**Exercise task:**
In the entries below, find the line containing "What order should". Copy it and all lines after it, exactly, through the end.

────────

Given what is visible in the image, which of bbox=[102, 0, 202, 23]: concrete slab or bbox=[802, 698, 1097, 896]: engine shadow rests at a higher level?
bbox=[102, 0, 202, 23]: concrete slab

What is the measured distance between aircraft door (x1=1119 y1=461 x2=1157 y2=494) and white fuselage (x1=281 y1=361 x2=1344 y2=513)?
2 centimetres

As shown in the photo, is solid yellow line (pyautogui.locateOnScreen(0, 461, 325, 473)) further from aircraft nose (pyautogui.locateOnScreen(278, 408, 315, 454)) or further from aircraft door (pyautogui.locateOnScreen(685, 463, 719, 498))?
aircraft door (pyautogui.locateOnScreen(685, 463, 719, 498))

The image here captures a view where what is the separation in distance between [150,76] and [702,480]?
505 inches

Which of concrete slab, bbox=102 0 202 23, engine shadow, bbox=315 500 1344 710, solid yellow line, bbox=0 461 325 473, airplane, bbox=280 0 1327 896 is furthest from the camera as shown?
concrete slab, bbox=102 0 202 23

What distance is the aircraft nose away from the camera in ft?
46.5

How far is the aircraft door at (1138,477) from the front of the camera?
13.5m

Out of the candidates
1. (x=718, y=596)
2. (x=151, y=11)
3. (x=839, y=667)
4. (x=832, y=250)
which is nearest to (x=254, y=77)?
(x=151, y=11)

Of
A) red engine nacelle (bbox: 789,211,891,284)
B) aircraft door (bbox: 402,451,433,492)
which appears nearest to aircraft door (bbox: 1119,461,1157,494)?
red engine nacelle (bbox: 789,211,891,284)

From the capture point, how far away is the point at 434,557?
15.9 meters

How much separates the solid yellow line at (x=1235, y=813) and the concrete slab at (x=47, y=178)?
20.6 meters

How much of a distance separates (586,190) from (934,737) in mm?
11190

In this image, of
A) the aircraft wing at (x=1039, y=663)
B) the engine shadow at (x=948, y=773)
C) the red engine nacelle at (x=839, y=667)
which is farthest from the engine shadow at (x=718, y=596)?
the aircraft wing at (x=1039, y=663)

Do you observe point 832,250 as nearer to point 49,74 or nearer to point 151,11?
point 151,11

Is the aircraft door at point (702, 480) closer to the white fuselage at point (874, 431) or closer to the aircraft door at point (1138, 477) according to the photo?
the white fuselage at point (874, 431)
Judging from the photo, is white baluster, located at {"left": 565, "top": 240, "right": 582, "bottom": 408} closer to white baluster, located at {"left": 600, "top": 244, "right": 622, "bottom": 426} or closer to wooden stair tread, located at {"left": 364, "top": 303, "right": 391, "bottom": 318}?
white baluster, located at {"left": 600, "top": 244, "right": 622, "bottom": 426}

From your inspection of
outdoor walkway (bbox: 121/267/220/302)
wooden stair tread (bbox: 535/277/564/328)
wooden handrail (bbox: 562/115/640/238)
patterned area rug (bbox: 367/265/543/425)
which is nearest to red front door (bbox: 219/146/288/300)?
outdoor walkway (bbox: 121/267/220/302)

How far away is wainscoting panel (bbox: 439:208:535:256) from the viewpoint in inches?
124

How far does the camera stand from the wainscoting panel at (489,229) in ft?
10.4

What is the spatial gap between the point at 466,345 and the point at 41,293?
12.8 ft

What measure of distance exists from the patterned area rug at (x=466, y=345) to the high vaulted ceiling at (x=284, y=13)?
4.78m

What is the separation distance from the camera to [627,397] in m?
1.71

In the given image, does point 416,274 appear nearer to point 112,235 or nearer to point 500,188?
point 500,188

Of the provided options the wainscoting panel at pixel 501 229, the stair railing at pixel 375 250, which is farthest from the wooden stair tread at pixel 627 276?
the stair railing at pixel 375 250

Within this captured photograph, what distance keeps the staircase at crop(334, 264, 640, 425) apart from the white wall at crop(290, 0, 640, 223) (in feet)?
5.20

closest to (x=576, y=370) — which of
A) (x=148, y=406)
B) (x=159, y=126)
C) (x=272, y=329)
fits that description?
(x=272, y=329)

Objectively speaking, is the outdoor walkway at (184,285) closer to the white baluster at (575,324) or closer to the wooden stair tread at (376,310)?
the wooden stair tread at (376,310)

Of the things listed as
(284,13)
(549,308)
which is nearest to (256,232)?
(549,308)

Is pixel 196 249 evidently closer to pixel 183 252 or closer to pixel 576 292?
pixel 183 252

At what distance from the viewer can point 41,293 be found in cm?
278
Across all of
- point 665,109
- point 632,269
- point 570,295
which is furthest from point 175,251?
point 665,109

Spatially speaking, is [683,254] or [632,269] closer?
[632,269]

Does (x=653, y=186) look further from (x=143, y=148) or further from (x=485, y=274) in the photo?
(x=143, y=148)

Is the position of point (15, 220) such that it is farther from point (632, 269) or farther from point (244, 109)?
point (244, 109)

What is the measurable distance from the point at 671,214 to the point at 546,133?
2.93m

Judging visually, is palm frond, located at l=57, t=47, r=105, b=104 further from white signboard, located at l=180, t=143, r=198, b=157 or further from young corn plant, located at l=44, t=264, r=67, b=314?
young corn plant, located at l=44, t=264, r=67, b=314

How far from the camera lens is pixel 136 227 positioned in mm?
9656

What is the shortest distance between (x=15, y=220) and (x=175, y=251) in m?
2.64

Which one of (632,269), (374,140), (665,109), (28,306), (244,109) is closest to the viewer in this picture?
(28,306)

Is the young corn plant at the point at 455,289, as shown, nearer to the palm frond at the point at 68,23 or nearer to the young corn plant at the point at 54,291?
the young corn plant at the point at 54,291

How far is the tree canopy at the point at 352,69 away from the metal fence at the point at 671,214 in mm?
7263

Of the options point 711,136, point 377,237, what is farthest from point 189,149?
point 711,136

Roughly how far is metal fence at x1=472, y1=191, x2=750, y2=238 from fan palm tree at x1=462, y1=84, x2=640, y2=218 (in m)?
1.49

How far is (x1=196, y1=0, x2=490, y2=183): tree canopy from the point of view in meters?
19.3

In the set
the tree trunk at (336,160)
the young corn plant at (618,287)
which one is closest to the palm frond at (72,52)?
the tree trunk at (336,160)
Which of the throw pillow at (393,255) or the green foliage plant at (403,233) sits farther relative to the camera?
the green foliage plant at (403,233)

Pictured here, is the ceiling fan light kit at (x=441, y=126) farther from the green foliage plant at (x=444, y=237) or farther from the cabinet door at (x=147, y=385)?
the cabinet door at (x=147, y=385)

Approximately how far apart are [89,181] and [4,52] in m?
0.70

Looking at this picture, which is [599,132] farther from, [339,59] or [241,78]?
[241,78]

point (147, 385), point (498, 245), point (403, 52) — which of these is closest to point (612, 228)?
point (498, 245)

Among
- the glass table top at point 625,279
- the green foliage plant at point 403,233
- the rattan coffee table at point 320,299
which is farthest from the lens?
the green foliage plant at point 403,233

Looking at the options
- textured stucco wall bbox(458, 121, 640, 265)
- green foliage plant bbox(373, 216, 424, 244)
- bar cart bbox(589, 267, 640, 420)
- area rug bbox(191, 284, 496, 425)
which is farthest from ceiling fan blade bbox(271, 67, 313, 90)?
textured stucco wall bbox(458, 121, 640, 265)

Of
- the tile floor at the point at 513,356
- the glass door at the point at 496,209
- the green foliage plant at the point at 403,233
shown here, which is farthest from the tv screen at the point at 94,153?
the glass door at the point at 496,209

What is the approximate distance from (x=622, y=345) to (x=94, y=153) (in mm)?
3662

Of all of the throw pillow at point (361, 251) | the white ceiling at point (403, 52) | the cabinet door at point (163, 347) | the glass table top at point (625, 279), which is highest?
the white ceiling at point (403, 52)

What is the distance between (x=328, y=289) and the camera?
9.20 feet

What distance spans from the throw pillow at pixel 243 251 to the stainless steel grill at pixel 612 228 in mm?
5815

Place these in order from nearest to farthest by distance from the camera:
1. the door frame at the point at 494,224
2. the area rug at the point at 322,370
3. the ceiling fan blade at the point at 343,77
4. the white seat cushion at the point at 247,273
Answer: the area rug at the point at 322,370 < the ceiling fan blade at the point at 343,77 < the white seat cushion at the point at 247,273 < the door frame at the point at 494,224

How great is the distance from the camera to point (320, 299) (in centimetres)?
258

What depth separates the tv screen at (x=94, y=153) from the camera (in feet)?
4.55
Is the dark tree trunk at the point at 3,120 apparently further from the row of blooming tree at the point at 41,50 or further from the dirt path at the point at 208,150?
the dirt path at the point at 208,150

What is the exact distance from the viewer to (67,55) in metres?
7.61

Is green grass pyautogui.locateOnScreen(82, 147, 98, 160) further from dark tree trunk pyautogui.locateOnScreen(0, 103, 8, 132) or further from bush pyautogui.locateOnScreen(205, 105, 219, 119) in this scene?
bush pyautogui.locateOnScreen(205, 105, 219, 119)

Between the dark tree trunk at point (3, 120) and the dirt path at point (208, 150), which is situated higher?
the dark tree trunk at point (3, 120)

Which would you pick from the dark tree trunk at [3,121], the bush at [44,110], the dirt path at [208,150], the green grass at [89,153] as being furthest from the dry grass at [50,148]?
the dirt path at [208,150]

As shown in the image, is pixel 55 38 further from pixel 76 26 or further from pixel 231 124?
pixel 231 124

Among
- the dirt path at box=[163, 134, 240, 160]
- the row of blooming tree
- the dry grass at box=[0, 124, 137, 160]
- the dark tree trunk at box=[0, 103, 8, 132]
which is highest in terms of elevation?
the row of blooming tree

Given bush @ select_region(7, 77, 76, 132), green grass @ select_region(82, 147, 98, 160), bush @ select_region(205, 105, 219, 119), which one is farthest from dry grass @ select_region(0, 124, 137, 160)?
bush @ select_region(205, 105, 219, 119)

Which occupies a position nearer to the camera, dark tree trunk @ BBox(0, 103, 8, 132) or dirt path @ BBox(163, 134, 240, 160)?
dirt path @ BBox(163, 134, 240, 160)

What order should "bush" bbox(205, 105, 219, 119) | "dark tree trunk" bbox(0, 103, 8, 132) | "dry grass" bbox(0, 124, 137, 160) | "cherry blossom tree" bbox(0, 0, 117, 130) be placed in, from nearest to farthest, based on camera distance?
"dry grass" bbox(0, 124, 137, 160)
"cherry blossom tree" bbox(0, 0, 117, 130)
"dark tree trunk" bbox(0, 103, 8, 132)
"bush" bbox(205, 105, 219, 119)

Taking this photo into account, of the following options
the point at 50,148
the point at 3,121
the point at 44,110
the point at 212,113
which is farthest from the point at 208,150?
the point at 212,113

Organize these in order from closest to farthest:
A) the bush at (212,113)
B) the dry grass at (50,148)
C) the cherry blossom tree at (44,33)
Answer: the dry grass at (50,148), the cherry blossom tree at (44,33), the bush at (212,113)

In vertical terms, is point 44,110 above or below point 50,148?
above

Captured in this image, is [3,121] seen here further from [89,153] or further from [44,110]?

────────

**Written reply:**
What order should "bush" bbox(205, 105, 219, 119) | "dark tree trunk" bbox(0, 103, 8, 132) | "dry grass" bbox(0, 124, 137, 160) | "cherry blossom tree" bbox(0, 0, 117, 130) be placed in, from nearest to farthest, based on camera distance?
"dry grass" bbox(0, 124, 137, 160)
"cherry blossom tree" bbox(0, 0, 117, 130)
"dark tree trunk" bbox(0, 103, 8, 132)
"bush" bbox(205, 105, 219, 119)

Taking this photo into account, of the following options
the point at 50,148
the point at 3,121
the point at 44,110
the point at 212,113
which is farthest from the point at 208,150?
the point at 212,113

Organize these in order from closest to farthest:
A) the bush at (212,113)
B) the dry grass at (50,148)
C) the cherry blossom tree at (44,33)
Answer: the dry grass at (50,148), the cherry blossom tree at (44,33), the bush at (212,113)

In vertical terms, is point 44,110 above or below point 50,148?
above

Captured in this image, is [3,121] seen here further from [89,153] or further from [44,110]?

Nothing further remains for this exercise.